Dataset content:
┄┄┄┄┄┄
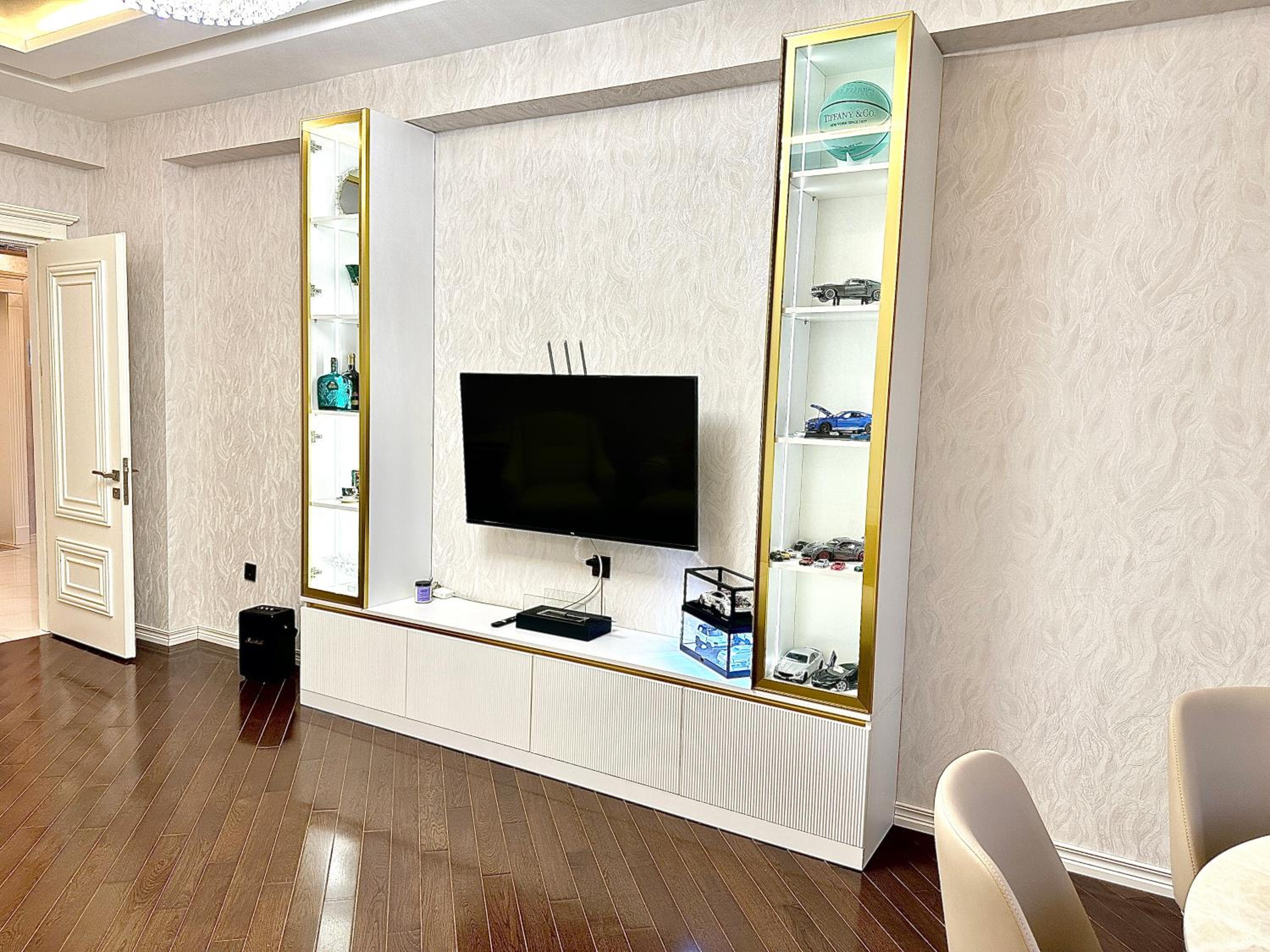 BAKU LUX Apartment with Flame Towers view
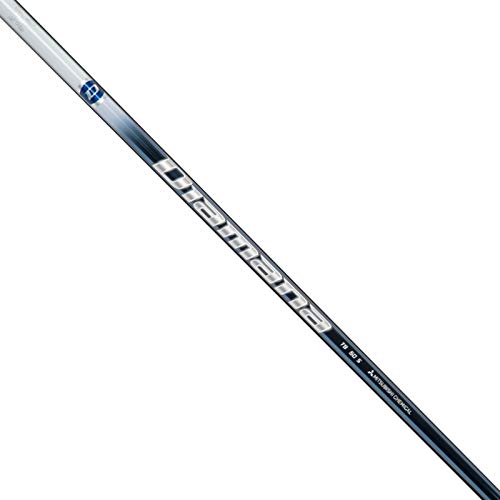 MCA Golf Mitsubishi Diamana TB-Series 50 Graphite Driver Shaft + Adapter & Grip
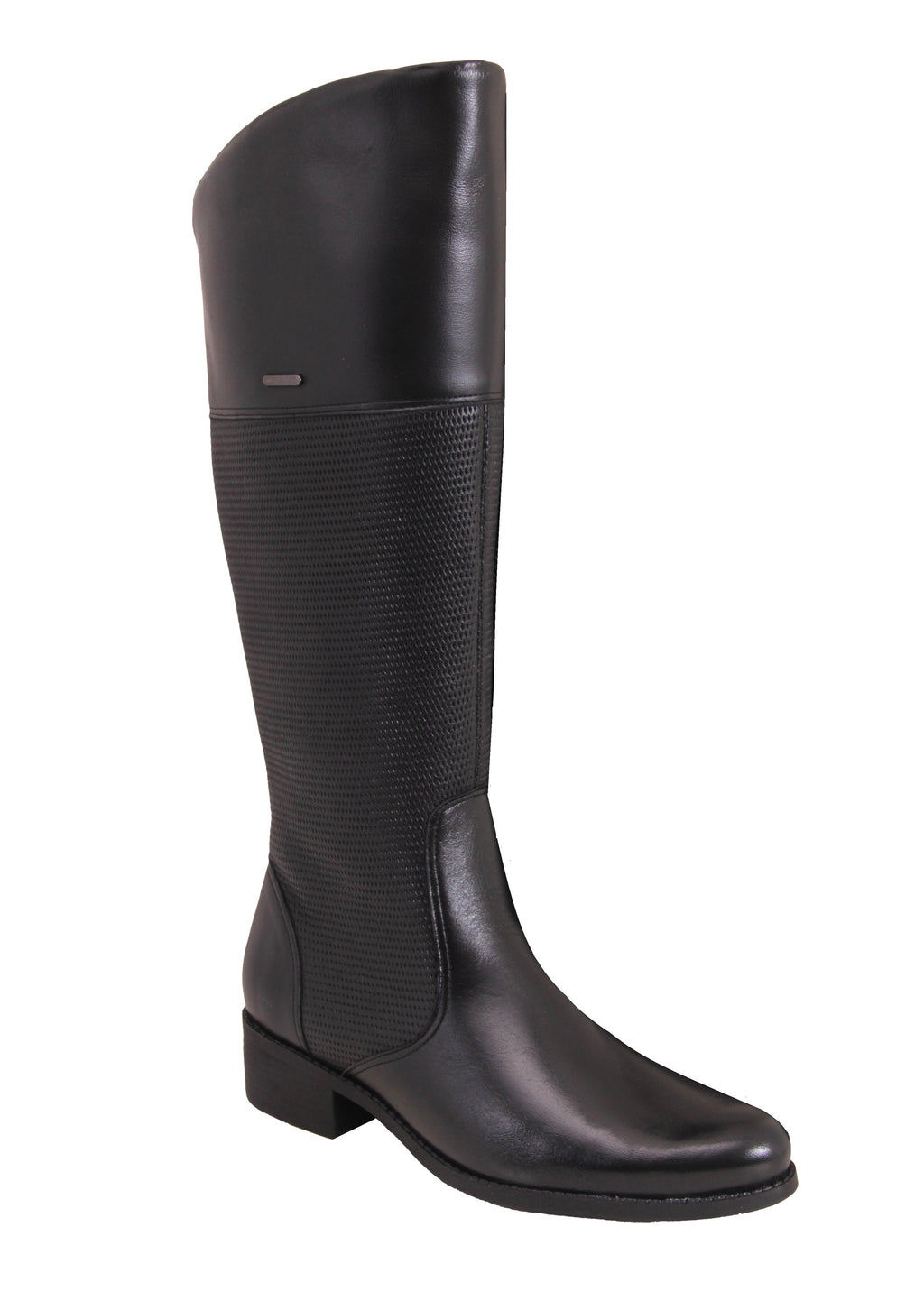 BILLIE-Black Leather | Ninety Union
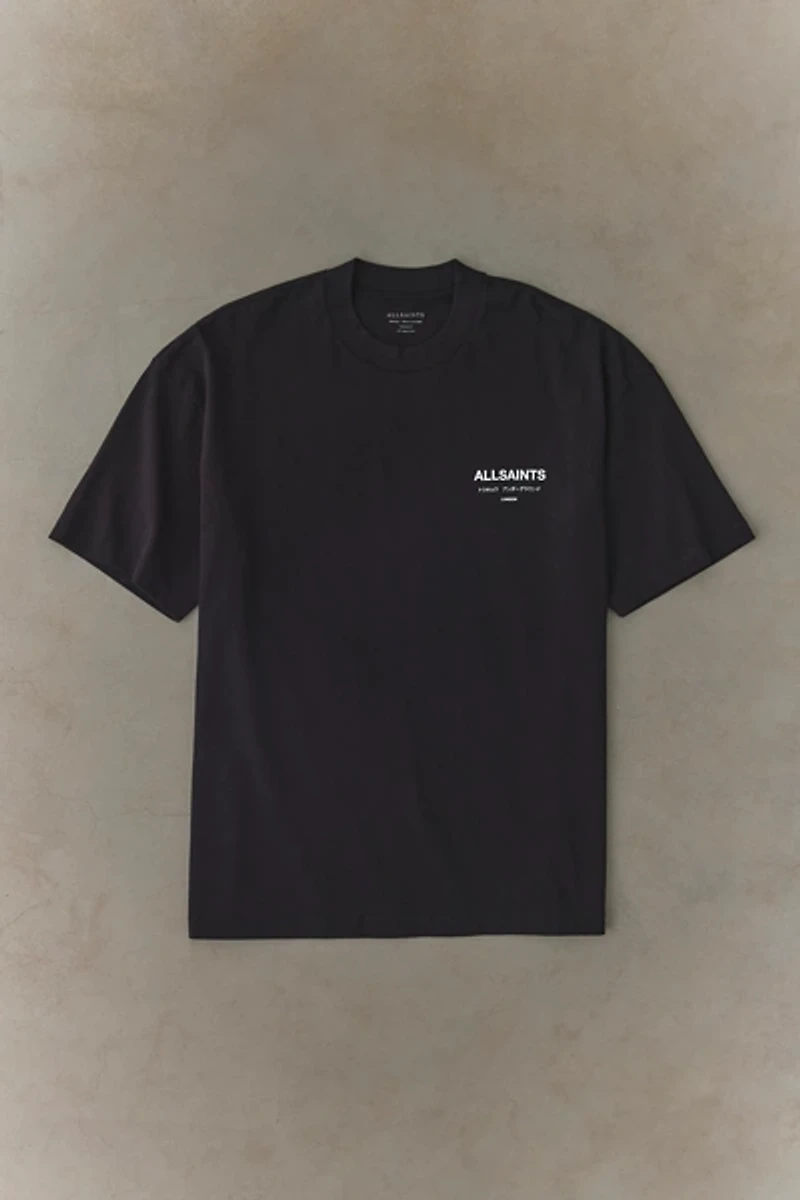 AllSaints Underground Graphic Tee
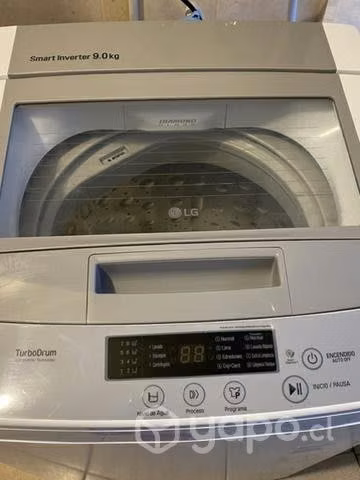Lavadora LG 9kg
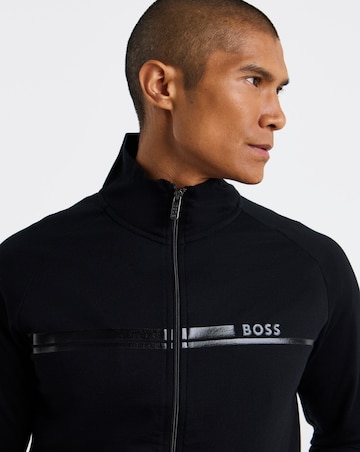 BOSS Authentic Lounge Jacket - Black
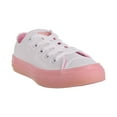 thumbnail image 2 of Converse Chuck Taylor All Star Ox Kids' Shoes White-Cherry Blossom 660719c, 2 of 6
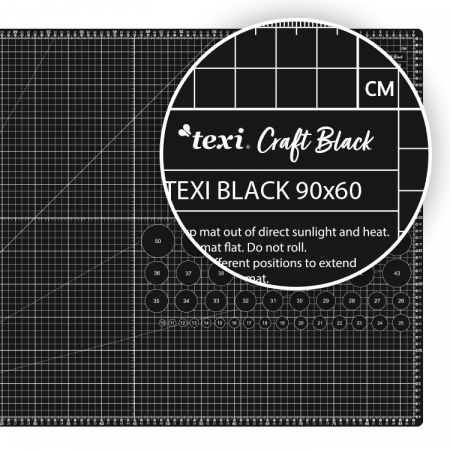 Kit de taiere si feliere, dimensiune  TEXI CRAFT BLACK 90X60 [3]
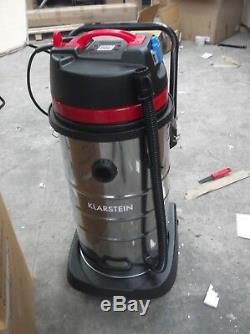 Klarstein 10029117 Clean Room Prima Wet-Dry Industrial Vacuum Cleaner Genuine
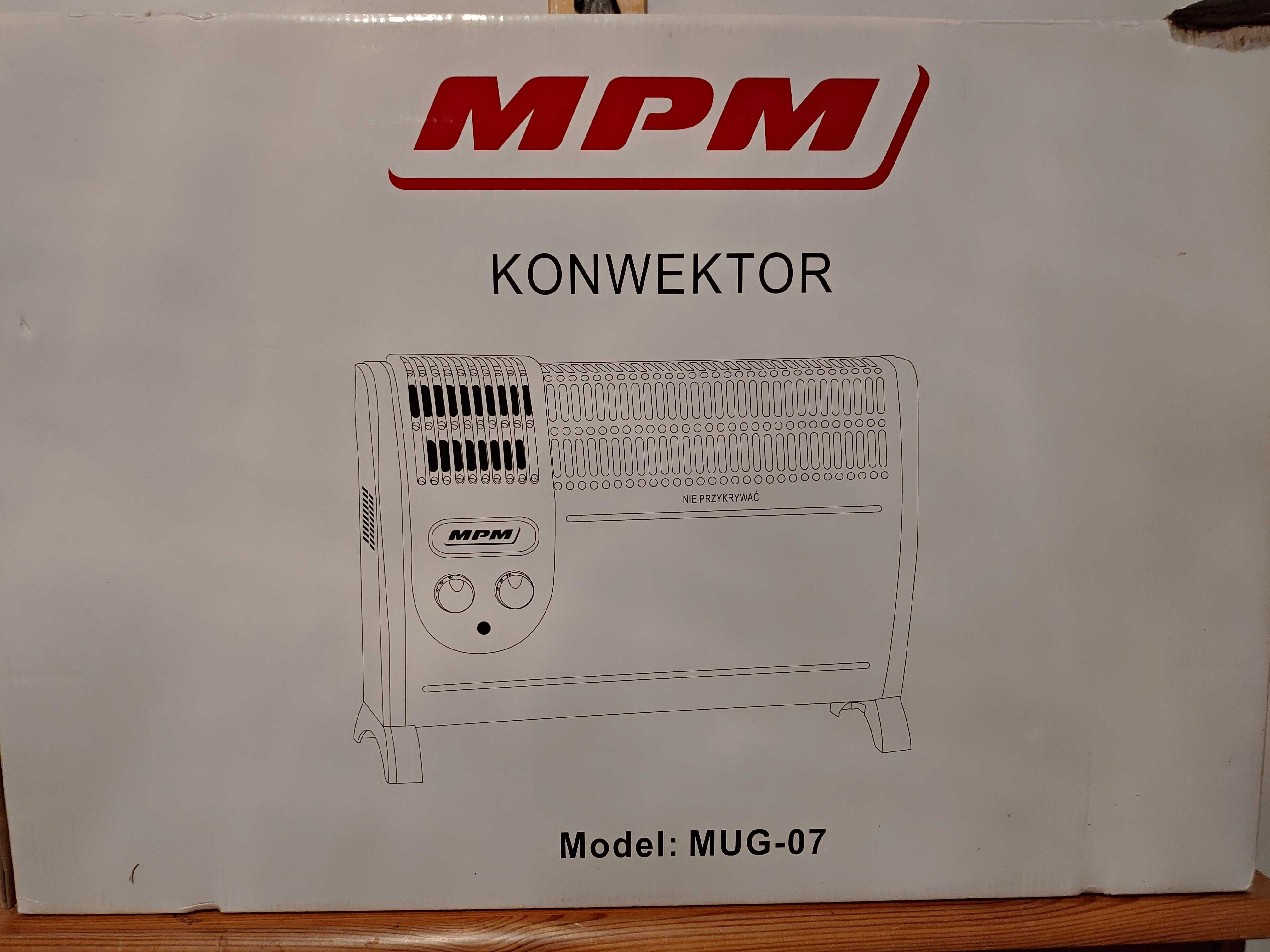 Konwektor - grzejnik MPM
┄┄┄┄┄┄
Prompt: Print each line of the listing, starting at its first and ending with the line that holds "Kit de taiere", but skip any pictures.

Task output:
 BAKU LUX Apartment with Flame Towers view
 MCA Golf Mitsubishi Diamana TB-Series 50 Graphite Driver Shaft + Adapter & Grip
 BILLIE-Black Leather | Ninety Union
 AllSaints Underground Graphic Tee
Lavadora LG 9kg
 BOSS Authentic Lounge Jacket - Black
 thumbnail image 2 of Converse Chuck Taylor All Star Ox Kids' Shoes White-Cherry Blossom 660719c, 2 of 6
 Kit de taiere si feliere, dimensiune  TEXI CRAFT BLACK 90X60 [3]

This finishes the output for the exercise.